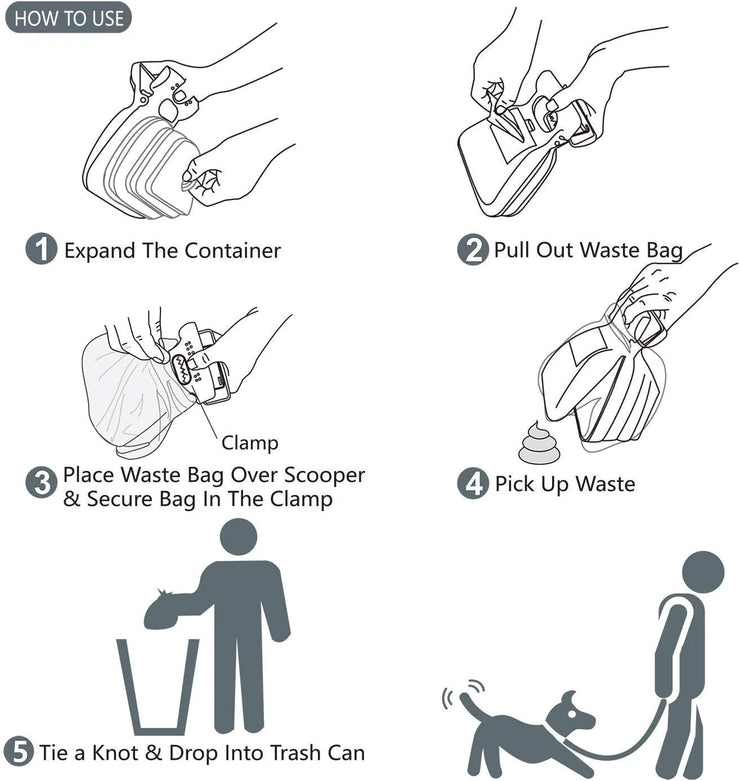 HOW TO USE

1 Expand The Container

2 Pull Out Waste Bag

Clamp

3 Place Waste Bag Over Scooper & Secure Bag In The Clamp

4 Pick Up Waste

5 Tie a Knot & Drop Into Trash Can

...

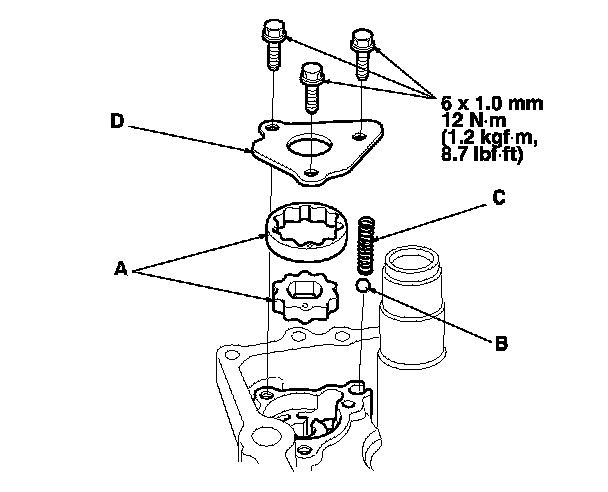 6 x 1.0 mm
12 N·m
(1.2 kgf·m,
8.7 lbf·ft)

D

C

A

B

---

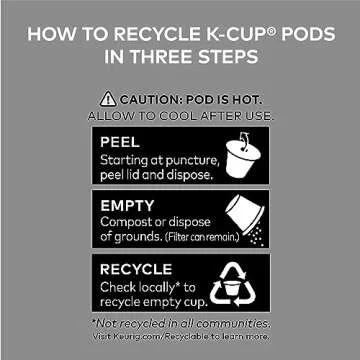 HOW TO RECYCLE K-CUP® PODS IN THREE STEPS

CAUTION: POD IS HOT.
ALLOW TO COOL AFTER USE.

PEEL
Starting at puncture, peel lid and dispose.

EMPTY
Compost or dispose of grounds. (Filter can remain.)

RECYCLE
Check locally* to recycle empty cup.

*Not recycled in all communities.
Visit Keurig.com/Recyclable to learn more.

- Task requirements: Copy each line above holding "Waste".

- Expected output:
2 Pull Out Waste Bag
3 Place Waste Bag Over Scooper & Secure Bag In The Clamp
4 Pick Up Waste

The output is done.